Slovakia debates sex education in schools

When it comes to discussing sex, Slovaks may be among Europe's most conservative. About 60% of people claim to be Catholic and this is leading to some very lively discussion over attempts to introduce sexual education into school.

Students from Prague's Jaroslav Seifert High School
Teenagers don't have enough information about sexuality and birth control. This is what the Slovak Family Planning Association claims as a reason for its initiative to introduce a handbook for sexual education. Such an initiative is, however, not really appreciated by the Catholic Church in Slovakia. The spokesperson for the Slovak Bishops Conference set out the Church's objections.

"We have two major objections to this so called sexual education. The fist one is that this handbook does not comply with the culture of life. That means it doesn't respect life from the natural beginning to natural death. The moral principles presented in this literature are not in accordance with what Christians and also cultural world honors in the area of life's protection. Our second objection is that an organization which does not even belong under the Ministry of Education would flood the schools by their perceptions of sexuality."

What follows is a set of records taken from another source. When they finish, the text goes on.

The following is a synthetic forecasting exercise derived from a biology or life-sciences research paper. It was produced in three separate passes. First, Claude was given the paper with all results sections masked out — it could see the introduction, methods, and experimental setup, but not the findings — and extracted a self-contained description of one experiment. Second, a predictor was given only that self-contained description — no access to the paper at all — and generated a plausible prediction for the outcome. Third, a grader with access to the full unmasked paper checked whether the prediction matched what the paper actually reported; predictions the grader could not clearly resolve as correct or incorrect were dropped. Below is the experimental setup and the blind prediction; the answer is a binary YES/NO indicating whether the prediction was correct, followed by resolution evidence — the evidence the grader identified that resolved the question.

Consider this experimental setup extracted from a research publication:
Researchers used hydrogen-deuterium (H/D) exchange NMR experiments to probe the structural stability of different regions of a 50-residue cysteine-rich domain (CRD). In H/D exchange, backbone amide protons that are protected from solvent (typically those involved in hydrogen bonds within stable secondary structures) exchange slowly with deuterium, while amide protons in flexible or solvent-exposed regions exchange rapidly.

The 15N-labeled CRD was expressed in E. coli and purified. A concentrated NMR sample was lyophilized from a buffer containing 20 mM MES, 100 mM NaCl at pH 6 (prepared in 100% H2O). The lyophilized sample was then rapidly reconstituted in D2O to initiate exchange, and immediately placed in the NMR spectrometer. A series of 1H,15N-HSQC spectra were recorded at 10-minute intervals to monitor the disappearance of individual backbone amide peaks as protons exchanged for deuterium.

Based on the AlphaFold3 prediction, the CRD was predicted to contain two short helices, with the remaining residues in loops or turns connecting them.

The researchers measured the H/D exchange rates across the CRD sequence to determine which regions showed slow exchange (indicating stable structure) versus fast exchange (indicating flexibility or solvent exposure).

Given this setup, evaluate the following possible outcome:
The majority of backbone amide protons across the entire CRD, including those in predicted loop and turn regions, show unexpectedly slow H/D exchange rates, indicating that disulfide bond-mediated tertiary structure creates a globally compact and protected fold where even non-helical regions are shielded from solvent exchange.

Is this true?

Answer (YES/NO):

The Slovak Family Planning Association believes that the publication was prepared in compliance with internationally acknowledged standards, by associate professors, gynecologists, and teachers. The head of the Association Olga Pietruchova brings the initiative closer.

"We did it because according to our surveys with did among teachers and pupils, we saw that there are no really objective materials in the schools and there is lack of knowledge on many issues which are considered to be a part of the sexuality education in European Union."

What is the main goal of this sexual education and the information campaign you would like to launch?

"Of course our main goal is to inform pupils objectively, according to the newest science knowledge on family planning, it means on contraception, on prevention, on unwanted pregnancy, as well as prevention on sexually transmitted diseases. But also to speak about sexuality as a positive part of human life, which is seen among young people of course as a very important of their lives. We also speak about homosexuality as a normal issue which has to be accepted by society and young people at all. We also speak about gender equality."

When you compare your proposal with for example European standard...?

"We tried it to elaborate it in a way that would be acceptable for majority of our society, which is still much more conservative than for example Netherlands. In Slovakia, not only in sexual education, but in the education system at all, still, it's much more authoritarian system."

It is clear that something has to be done in terms of sexual education, because pupils receive very little relevant information at schools. Media and especially internet has become their primary source on this subject. Both sides - the Slovak Family Planning Association and Catholic Church are now waiting for the ministry to announce its position.